Bernstein’s Gay Creds Questioned

To the Editor:

            I must reply to David LaFontaine’s “Bernsteinomania” (July-August 2018). While there’s no doubting Leonard Bernstein’s extravagant talents in multiple fields, he was no gay icon.

            In Priest of Music: The Life of Dimitri Mitropoulos, William R. Trotter recounts Bernstein’s “very vocal … and needlessly nasty gay-bashing.” By early 1947, when Bernstein announced his engagement to Felicia Montealegre, “He had, from all visible signs, gone straight … a determined effort to suppress his own sexual nature in the interest of his career.”

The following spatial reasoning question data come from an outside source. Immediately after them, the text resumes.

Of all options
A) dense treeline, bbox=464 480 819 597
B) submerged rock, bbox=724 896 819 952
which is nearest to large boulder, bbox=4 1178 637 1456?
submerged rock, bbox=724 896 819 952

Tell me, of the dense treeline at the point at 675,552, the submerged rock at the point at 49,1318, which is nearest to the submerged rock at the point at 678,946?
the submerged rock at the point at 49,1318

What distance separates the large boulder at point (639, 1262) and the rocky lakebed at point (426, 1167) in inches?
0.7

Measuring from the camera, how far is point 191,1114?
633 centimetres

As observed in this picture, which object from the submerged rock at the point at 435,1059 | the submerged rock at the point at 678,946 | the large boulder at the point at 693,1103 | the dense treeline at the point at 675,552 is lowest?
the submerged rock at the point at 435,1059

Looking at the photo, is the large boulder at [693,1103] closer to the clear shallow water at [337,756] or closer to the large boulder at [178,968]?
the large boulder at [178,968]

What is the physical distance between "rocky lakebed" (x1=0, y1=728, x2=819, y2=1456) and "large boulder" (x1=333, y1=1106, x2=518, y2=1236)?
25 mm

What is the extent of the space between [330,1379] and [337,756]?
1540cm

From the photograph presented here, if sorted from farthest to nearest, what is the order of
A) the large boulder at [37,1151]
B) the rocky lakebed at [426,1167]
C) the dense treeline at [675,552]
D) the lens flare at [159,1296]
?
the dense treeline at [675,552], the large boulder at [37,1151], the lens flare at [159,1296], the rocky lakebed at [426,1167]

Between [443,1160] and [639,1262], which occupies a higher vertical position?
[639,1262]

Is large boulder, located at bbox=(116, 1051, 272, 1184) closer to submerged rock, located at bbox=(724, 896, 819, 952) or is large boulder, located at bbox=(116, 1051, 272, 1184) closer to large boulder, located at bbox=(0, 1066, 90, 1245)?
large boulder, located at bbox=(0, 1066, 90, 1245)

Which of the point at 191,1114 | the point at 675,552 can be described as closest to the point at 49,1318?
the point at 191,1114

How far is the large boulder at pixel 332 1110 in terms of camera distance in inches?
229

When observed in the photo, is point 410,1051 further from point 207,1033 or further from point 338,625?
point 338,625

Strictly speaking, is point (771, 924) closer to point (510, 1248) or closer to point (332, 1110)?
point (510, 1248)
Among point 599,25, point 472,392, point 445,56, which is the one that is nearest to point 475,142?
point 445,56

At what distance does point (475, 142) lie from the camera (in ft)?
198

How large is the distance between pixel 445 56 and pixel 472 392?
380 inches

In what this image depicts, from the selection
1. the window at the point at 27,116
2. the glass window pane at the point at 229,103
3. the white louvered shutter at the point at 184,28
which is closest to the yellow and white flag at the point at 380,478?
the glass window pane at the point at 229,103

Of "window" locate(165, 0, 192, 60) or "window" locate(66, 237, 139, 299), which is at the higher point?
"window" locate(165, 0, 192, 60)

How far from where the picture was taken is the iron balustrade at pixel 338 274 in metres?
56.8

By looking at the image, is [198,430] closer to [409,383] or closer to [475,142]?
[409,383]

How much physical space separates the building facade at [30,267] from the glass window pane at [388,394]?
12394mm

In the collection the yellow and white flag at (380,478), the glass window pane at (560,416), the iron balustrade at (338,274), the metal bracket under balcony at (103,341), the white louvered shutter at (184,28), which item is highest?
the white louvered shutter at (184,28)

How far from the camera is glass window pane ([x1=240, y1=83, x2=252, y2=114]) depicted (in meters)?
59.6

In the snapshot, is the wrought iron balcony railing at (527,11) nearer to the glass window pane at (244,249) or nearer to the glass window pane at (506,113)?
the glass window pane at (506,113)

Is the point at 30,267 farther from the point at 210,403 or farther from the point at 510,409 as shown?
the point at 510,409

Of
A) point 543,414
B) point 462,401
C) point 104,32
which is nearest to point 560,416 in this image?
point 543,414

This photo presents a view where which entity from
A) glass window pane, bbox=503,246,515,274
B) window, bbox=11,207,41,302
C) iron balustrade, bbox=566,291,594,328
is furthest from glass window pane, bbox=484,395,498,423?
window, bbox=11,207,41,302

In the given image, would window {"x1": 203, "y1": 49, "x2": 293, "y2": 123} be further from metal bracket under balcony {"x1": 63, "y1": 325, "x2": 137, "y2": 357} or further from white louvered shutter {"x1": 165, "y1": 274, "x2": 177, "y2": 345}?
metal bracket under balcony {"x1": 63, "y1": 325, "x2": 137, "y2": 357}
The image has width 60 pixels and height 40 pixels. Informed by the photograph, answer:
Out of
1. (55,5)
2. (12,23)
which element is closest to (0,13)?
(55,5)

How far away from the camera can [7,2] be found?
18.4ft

            Even worse was Bernstein’s betrayal of his gay rival in the matter of Koussevitsky’s replacement as music director of the Boston Symphony. To quote Trotter again: “Having seen at first hand the anguish Mitropoulos had suffered because of his own sexual preference … Bernstein simply went to Koussevitzky … and said: ‘You know, don’t you, that Mitropoulos is a homosexual?’ … Koussevitzky went to the Board and made sure that Mitropoulos was out of the running.”

            Many composers of the time were out enough to live with another man: Samuel Barber, Benjamin Britten, and Aaron Copland among the most famous. Many works based on openly gay texts had long existed: Horatio Parker’s tone poem Vathek(1903), after William Beckford; The Ballad of Reading Gaol,by Jacques Ibert (1922); and gay rights pioneer John Addington Symonds’ These Things Shall Be, set by John Ireland in 1937.

            Public knowledge of Bernstein’s homosexuality dates from Joan Peyser’s 1987 biography. I take no pleasure in pointing out the character flaws of an early hero of mine, but there is an obligation to the truth. Let there be justice for Mitropoulos, that truly magnanimous conductor whom Bernstein himself had extolled as a mentor.

Joseph Laibman, Ann Arbor, MI

 

My Life with Arch Brown

 

To the Editor:

            I enjoyed Andrew Holleran’s article about Arch Brown and his memoir, A Pornographer, in the May-June issue. I was a witness to some of Arch’s early days in New York. He was Arni Krueger then, and living at 59 Greenwich Avenue in a large, all-white studio apartment on the parlor floor of a former townhouse. It had a wall of bookshelves, floor-to-ceiling windows facing Seventh Avenue, and a working fireplace with a mantle and surround of bricks painted white. His next-door neighbor was an ancient gentleman who had been the costume designer for the Ziegfeld Follies. Very aged former Follies “girls” would often visit him for tea and a viewing of his old costume designs.

            Arni and I met on Greenwich Avenue in 1962. He was making a living designing and sewing women’s capes for his friend (Jan Wolman, I think) who owned Glad Rags, a women’s boutique. I was a student at NYU. I moved into Arni’s apartment, which soon grew too small for the two of us. We relocated to a two-bedroom apartment on the first floor of 71 West 12th Street and adopted a kitten we named Muffin, found at a construction site behind our building. The apartment was styled a “professional apartment,” which meant cheaper rent if you worked out of your home. It was available to us because of Arni’s small income from sewing capes. I was able to supplement our income from a family trust fund. Eventually, we grew apart and I took a job with Time Inc. and moved to an apartment on Central Park West with my new partner in 1965.

            When I ran into Arni several years later, he was still making capes and other women’s attire and had returned to living in the Greenwich Avenue apartment. We lost touch after that, and in 1976 I moved with a division of Time Inc., to the D.C. area. In 1994, I was surprised to receive a letter from Arni/ Arch—who was then living in Arizona with a chap named Buck—asking if I was the same Jack Weiser he had known in the ’60s. I called him, and we renewed our friendship and kept in touch by letter and phone calls until he died in Palm Springs in 2012.